I now have about twenty hours on the Red Sparrow. Well I cheated a little... had my secretary played it when I was in the meetings and during weekend
. Yesterday I listened about four hours. Right now I am playing it too.
Peter asked me to compare to the Opus1 and the Atlas SL. I will do just that. May be after 100 hrs what I write today will be different. But for now...

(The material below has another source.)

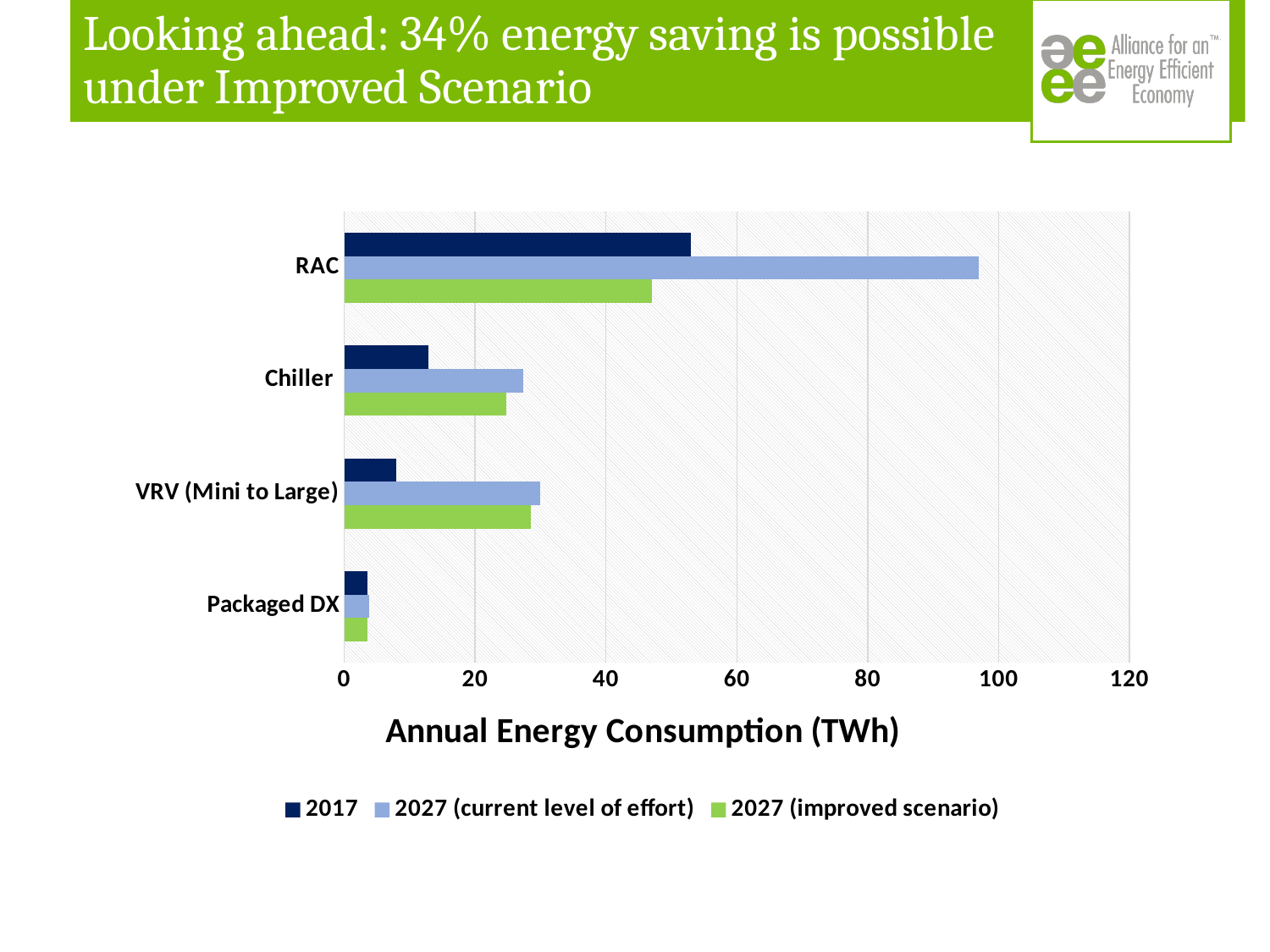
For RAC, which is larger: the 2017 value or the 2027 (current level of effort) value? 2027 (current level of effort) How many equipment categories are shown on the chart? 4 Is the 2017 value for RAC greater or less than 40? greater Is the 2027 (current level of effort) value for Chiller greater or less than 20? greater Which category has the highest 2027 (current level of effort) value? RAC Is the 2017 value for Packaged DX greater or less than 20? less Which category has the lowest 2017 value? Packaged DX Which series is shown in green in the legend? 2027 (improved scenario) What is the title of the horizontal axis? Annual Energy Consumption (TWh) How many series does the legend list? 3 What kind of chart is shown on the slide? bar chart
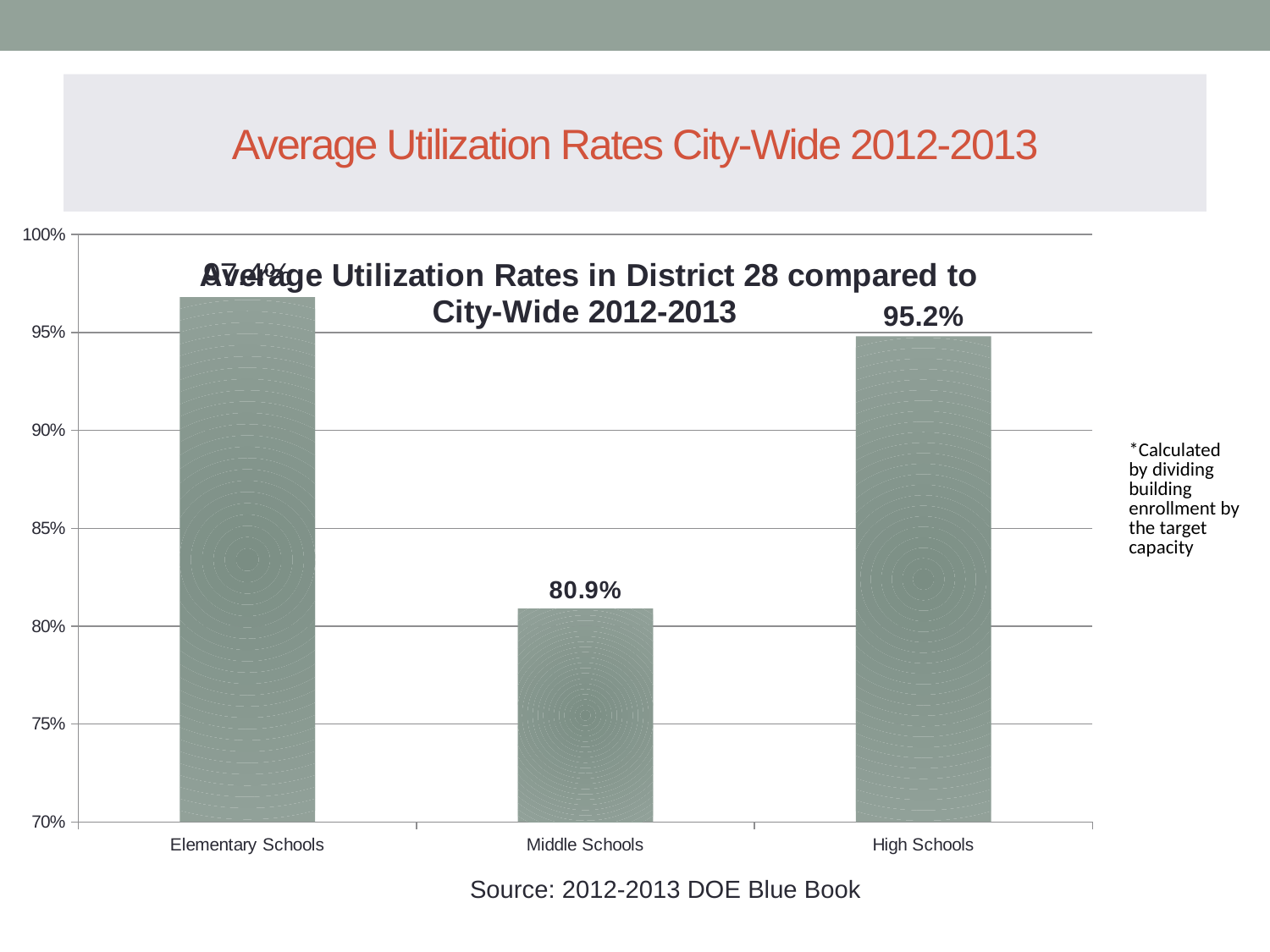
What is the average utilization rate for High Schools? 95.2% What is the highest value shown on the vertical axis? 100% Is the value for Elementary Schools greater or less than 95%? greater Which school type has the highest average utilization rate? Elementary Schools How many school types are shown on the chart? 3 What kind of chart is shown on the slide? Bar chart Is the value for Middle Schools greater or less than 85%? less Which has a higher utilization rate, Middle Schools or High Schools? High Schools How many percentage points higher is the High Schools rate than the Middle Schools rate? 14.3 percentage points What source is cited below the chart? 2012-2013 DOE Blue Book What is the average utilization rate for Middle Schools? 80.9% Which school type has the lowest average utilization rate? Middle Schools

The Red Sparrow is super in detail rethrieval and resolution. If you are not accustomed to hearing exceptional transparent tiny details from vinyls you will be amazed by this cart. The resolution of RS is about as high as the Opus and I haven’t heard anything more resolve than the Opus. In piano, you can clearly hear how hammer strike the string. And in Cello, you practically hear into the texture of strings. The AtlasSL is less resolve than these two on my current set up. But just for a note, My AtlasSL is on the Axiom arm, EMT 927 using EMT JPA66 phono. The RS is on SAT/AF1P while Opus1 is on SAT/Kronos using the same Ayon wonderful phono that no one but me use in this forum. Definitely not apple to apple.
RS has a tone that is as vivid as Opus1 making the AtlasSL a shade greyish in comparison. The body of RS is smaller with less meat on the bone than both Opus and SL. Image size is Asian size with a stage set further back. Midbass is less than both Opus and SL. Bass region doesn’t seem to be the high light of this cart. Extension on highs is as good as the other two. The cart seems to be linear from bottom to top but the bottom is not so heavy. RS is not warm and not cold. Very detail but not analytical.
Dimensionality. Both Opus and SL are more dimensional, dense...more object-like sound. The RS is flat in comparison. It has depth, it has layer, but it is flat. The Opus is most holographic, follow by SL. The RS is not holographic. I mentioned of piano and cello to describe the resolution. However, On these same instruments, the Opus clearly outshines the RS in term of giving you an excellent sense of the whole body or house of cello and piano. You hear “ the whole” piano and cello with Opus and SL, not just vibration and sound from strings. Dimensionality gives you this sense of whole instrument.
Musical involvement. I built my system to get connection to the music I play. I don’t even have to play loud for both of my set ups of SL and Opus1 to draw my attention and musical involvement. The RS is less so. I get more musical “pop” and “illumination” (borrow this word from micro
) from the Opus and SL setup. With these two carts, when different instruments play at the same time, each has a lot of its own illumination, not boringly “within the crowd.” Also, When cellolist or bassist goes at it, the vibration and plug just hit my chest more with SL and Opus. With RS I have to crank the volume up more to get attack, sharp dynamic swing, the hit. I listened mostly jazz. I haven’t played RS on classical so it could be better than the Opus and SL in that type of music. Your phono need to have a very high gain to play RS dymamically. It is rated 0.2 mV. Only 0.03 mV lower than SL, but SL plays quite louder given the same volume.
The bottom line is this cart is A+ in detail rethrieval without being clinical. Transparency and resolution is sky high. The rest you just have to listen by yourself. Carts are up to ones preference. My SL took a while to grow meat and become balance. I have to play around more with RS. Switch arm to heavy mass Axiom. Switch tt. My life playing with vinyl front is a lot easier and less back ache than uncle MikeL
.
Kind regards,
Tang
Added: The sense of ambient is big delta more with Opus, smaller delta more with SL. I don’t know why the RS on one hand is so very resolving while on the other gives less ambient spatial cues than the other two.